Fighting between Islamic State group militants and Kurdish militia in the key Syrian border town of Kobane
Fighting between Islamic State group militants and Kurdish militia in the key Syrian border town of Kobane

Turkish President Recep Tayyip Erdogan has said the Syrian border town of Kobane is "about to fall" to Islamic State militants.

Mr Erdogan said that a ground operation is needed to defeat the militant group, which has taken key positions in the town.

His comments came after the latest air strikes by the US-led coalition, which were aimed at stopping the IS advance.

The extremists pushed into Kobane yesterday, seizing three districts in the city's east after fierce street battles with its Kurdish defenders.

Up to 400 people have been killed in the fighting, which has spread to new areas in the south and west, a monitoring group said.

However, with Kurdish People's Protection Unit fighters seeking to halt the IS advance, a Kurdish flag could still be seen flying from a roof in the centre of the town.

Two Islamic State flags were still visible over the eastern side of Kobane. Sporadic gunfire could be heard.

More than 2,000 Syrian Kurds including women and children were evacuated from the town, a member of the Kurdish Democratic Union Party said yesterday.

The al-Qaeda offshoot has ramped up its offensive in recent days against the mainly Kurdish border town, despite being targeted by US-led coalition air strikes.

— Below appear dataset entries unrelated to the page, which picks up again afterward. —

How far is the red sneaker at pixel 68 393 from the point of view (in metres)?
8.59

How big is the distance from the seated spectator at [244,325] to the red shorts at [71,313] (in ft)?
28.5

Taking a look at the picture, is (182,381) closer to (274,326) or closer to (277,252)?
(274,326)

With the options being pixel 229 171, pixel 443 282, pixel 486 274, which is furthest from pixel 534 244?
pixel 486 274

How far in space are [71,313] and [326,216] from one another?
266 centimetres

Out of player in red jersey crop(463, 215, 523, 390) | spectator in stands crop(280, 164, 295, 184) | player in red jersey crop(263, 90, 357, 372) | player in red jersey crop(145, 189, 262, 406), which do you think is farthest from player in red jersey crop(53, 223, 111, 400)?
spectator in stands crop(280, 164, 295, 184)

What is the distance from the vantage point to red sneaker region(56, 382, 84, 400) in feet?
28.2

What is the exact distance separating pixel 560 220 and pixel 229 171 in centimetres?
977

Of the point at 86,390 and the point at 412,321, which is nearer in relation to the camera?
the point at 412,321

The group wants to take Kobane to consolidate a dramatic sweep across northern Iraq and Syria, in the name of an absolutist version of Sunni Islam.

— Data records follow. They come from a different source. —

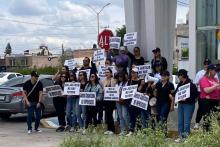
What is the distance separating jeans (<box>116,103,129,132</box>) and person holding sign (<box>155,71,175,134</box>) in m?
1.17

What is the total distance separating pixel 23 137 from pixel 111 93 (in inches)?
106

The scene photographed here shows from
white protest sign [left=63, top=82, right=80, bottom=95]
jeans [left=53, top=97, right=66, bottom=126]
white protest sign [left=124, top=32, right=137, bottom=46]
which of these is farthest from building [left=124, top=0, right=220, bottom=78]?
jeans [left=53, top=97, right=66, bottom=126]

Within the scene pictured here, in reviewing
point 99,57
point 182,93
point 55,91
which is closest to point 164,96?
point 182,93

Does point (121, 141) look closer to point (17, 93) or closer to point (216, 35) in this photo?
point (216, 35)

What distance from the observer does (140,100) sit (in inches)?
491

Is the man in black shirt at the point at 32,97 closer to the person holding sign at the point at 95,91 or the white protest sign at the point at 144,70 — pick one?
the person holding sign at the point at 95,91

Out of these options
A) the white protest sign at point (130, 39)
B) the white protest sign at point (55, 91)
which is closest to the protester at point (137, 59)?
the white protest sign at point (130, 39)

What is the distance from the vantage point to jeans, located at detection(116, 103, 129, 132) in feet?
42.6

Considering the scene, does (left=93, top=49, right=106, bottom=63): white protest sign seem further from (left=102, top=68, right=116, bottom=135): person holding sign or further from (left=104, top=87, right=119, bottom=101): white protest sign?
(left=104, top=87, right=119, bottom=101): white protest sign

The move has sent shockwaves through the Middle East.

"There were clashes overnight. Not heavy but ISIS is going forward from the southwest," said Rami Abdulrahman, head of the Syrian Observatory for Human Rights, using a former name for the self-proclaimed Islamic State.

"They have crossed into Kobane and control some buildings in the city there. They are about 50 metres inside the southwest of the city."

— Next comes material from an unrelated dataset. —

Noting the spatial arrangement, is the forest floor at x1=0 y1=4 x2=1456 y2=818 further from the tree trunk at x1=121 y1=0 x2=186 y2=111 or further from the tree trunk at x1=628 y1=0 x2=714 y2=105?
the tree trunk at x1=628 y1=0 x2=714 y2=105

A strong Turkish force is monitoring the fighting from across the border.

Before the offensive, Kobane, known as Ayn al-Arab in Arabic, was home to refugees from the Syrian civil war.

An estimated 180,000 people have fled into Turkey from the Kobane region following the Islamic State advance.

The most powerful of the myriad militias fighting against President Bashar al-Assad, Islamic State has boosted its forces with foreign fighters and defectors from other rebel groups.

It gained additional heavy weaponry after its fighters swept through northern Iraq in June, seizing arms from the fleeing Iraqi army.

The group released a video showing dozens of men said to be from Ahrar al-Sham, a rival Islamist group that has clashed with it in the past, pledging allegiance to its leader Abu Bakr al-Baghdadi.

Meanwhile, four people have died and many others were wounded in southeast Turkey today local media reported.

It came after violent clashes erupted between police and Kurds demonstrating in support of the Syrian Kurdish border town of Kobani.

Two people died in the southeastern province of Siirt while one was killed in neighbouring Batman.

Earlier, a 25-year-old man died in the eastern city of Mus, as thousands of Kurdish protesters demanded the government do more to protect Kobani.

Elsewhere, dozens of Kurdish demonstrators burst into the European Parliament in Brussels today, to protest the Islamic State group's attack on the town of Kobane.

Brandishing Kurdish flags and effigies of their jailed separatist leader Abdullah Ocalan, the men and women broke through a police barrier to enter the hall of the building.

They staged a sit-in while several European members of parliament came to meet with them.

"We will fight Islamic State," the head of the socialist group in parliament, Gianni Pittella, told the protesters, drawing applause.